Two Penn graduates created an online service that allows women to try out different designer clothes without stretching their budgets.
2011 Nursing graduate Barbra Dickerman and 2011 College and Wharton graduate Aaron Fleishman recently launched Wardrobe Wake-up, an online service that allows users to test-drive clothes. Subscribers pay a monthly fee of $25 to $45, and in return, Wardrobe Wake-up sends them a contemporary designer shirt or dress on a monthly basis.
All new members take a detailed style survey that helps connect them with a stylist, who will choose a personalized piece to send each month. This creates an element of surprise because site members do not know what to expect in the mail.
Site users can also specify the type of clothing they want, such as work wear or cocktail party attire. Currently, users can also add items to their “Wishlist,” a feature added after beta users gave feedback about the initial design. At the end of the month, site members can decide whether to purchase the item or return it to Wardrobe Wake-up.
Dickerman hopes young, urban women will see the benefits of Wardrobe Wake-up — it gives them the opportunity to expand their wardrobes without spending excessive amounts of money and running out of closet space. Designer shirts on the site range in retail price from $150-$300, and dresses from $200-$700.
Wardrobe Wake-up is currently working to continue to build relationships with contemporary designers that allow the company to purchase pieces at wholesale prices. As a result, Wardrobe Wake-up clients can then buy items they like at discounted prices as well. Designers also benefit because Wardrobe Wake-up increases sales and brand recognition, and the site will continue to buy new items to ensure that customers are satisfied each month.
Over time, Dickerman and Fleishman hope to expand Wardrobe Wake-up to encompass accessories and men’s fashions as well, but for now, the focus remains on perfecting their women’s clothing section. In the future, subscriptions may allow users to have more freedom to pick how many items they receive each month.
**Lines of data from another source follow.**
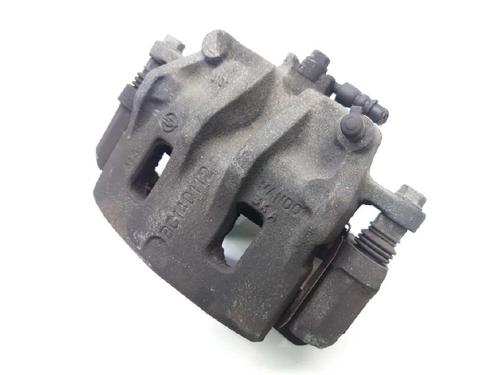Left front brake caliper SSANGYONG REXTON W / REXTON 2.0 Xdi | BP11560069M105 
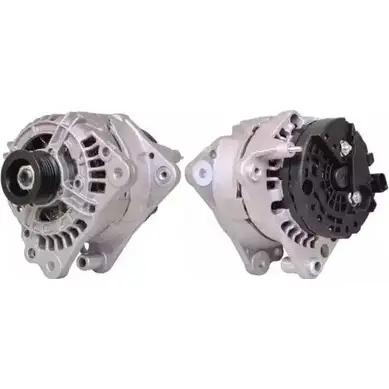 Генератор CEVAM 4636 852UCAO 8H351 C 2809700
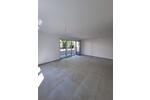 Doppelhaushälfte Herford Falkendiek - 6 Zimmer, 207 m&sup2;, 520.000&euro; | Angebot:26901696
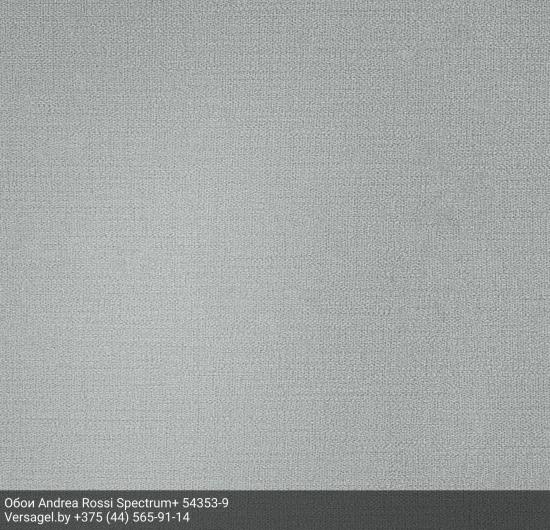 Обои Andrea Rossi Spectrum+ 54353-9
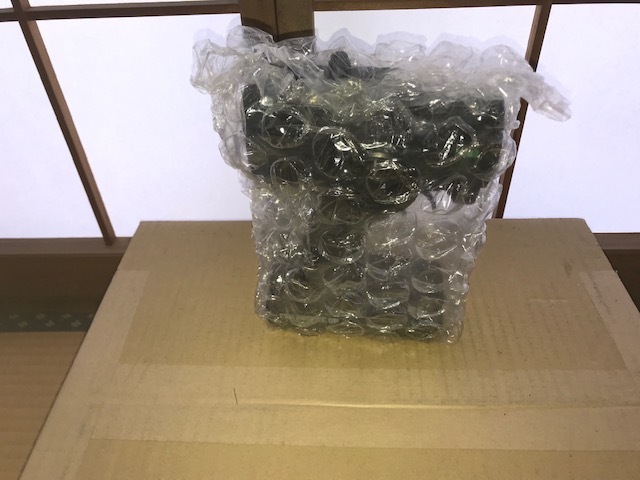 お1人様1点限り】 タミヤテラクラッシャー RTR 未使用品 添付品 お1人様1点限り】 タミヤテラクラッシャー RTR 未使用品 添付品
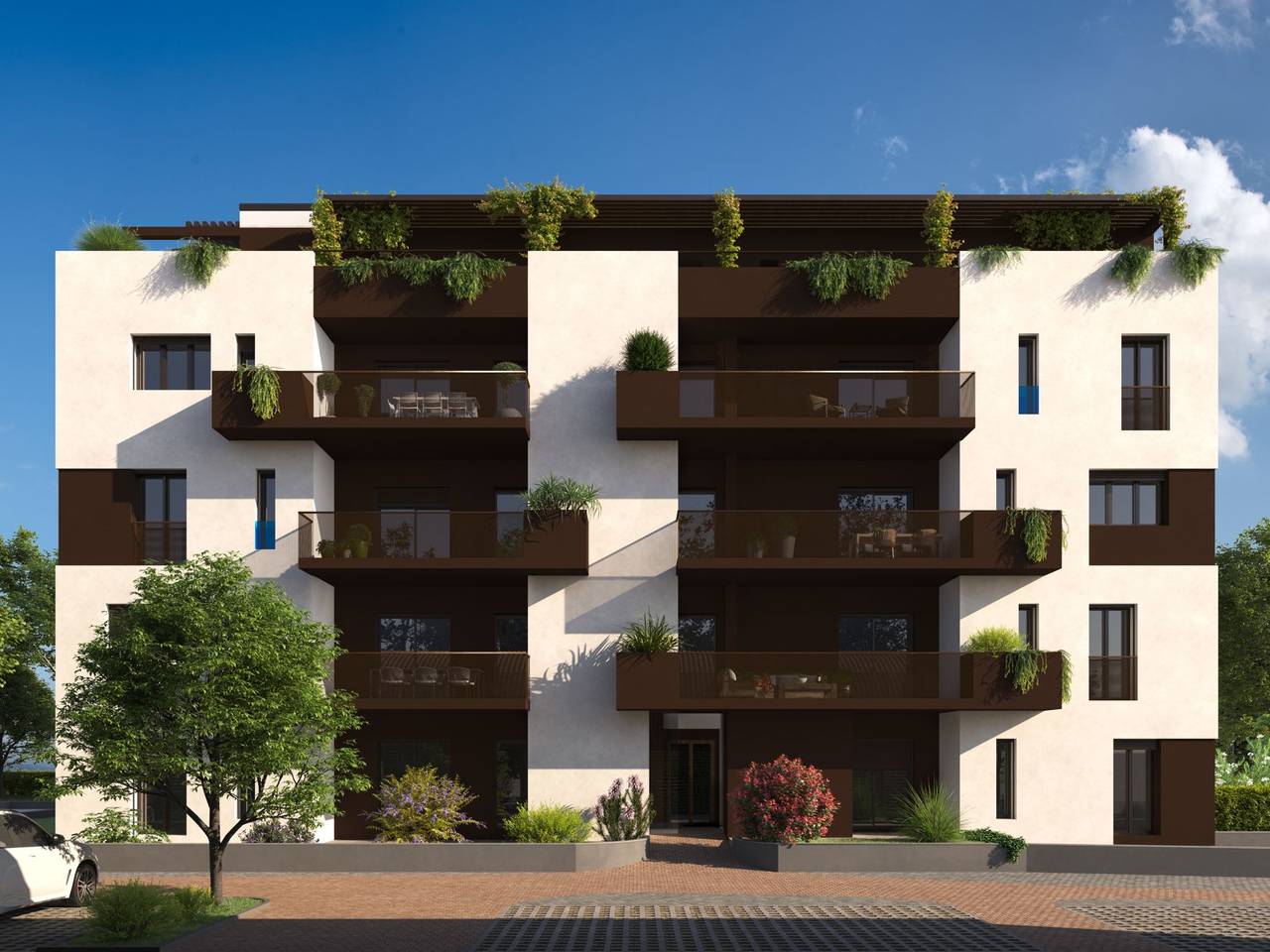 immagine annuncio 1 di 15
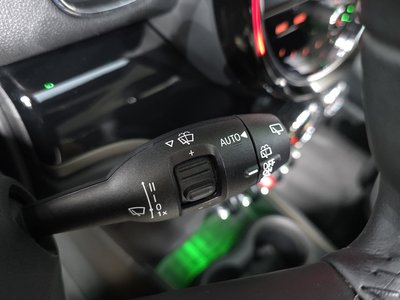 صورة مصغرة 34 لـ 2022 MINI COOPER COUNTRYMAN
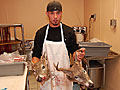 Trenton Greenlee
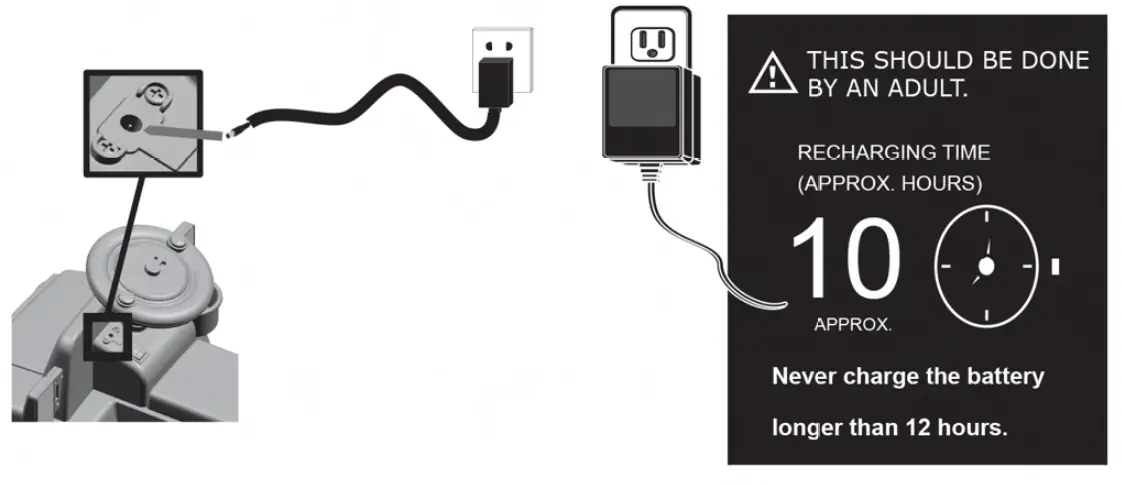 Bluey-A6V2441-V1-6V-Ride-On-Car-for-Toddlers-FIG-3
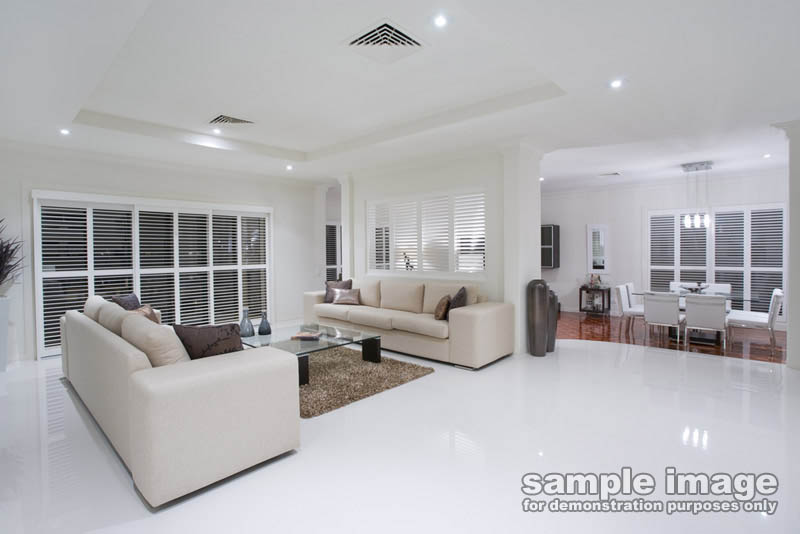 interiors-sp-016.jpg :: Luxury Home Interior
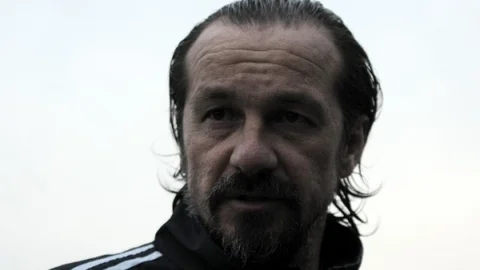 Antalyaspor'da Hedef 9'da 9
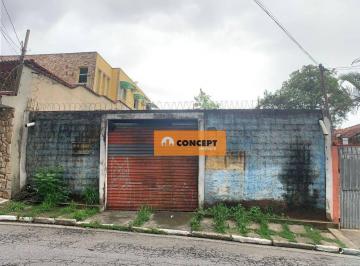 f6d5a6f0408110689caa21ce178e63587104d96e · Terreno à venda, 689 m² por R$ 600.000,00 - Vila Júlia - Poá/SP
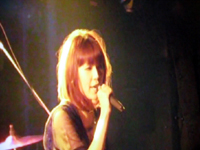 kannno_080612_live.jpg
Dickerman explained that Wardrobe Wake-up follows the shared economy model. High-end clothing appeals to people, but it has drawbacks, such as the high costs and ephemerality of fashion. Wardrobe Wake-up offers an alternative — stylish young women can continue to enjoy nice clothes, but at lower costs.
Dickerman and Fleishman are very passionate about their new startup and shared some insight in the process.
“You need to perceive every deadline as being ‘yesterday,’” Dickerman said, noting that startups crop up almost every day. In the startup world, Dickerman added, there’s a lot of freedom, but also a lot of responsibility to ensure that the business takes off.
Fleishman handled business plans and financial models, and he taught himself how to code in order to make the website functional. In order to create a high-quality website, however, the duo outsourced to a photographer from Seattle and an Argentinian web designer.
Dickerman also spoke to the benefits of beta testers because they provide valuable feedback about the startup from a consumer standpoint.
“Operating in a vacuum can be very dangerous,” Dickerman said. “It is important when building any consumer product or service that you go out and get real feedback.”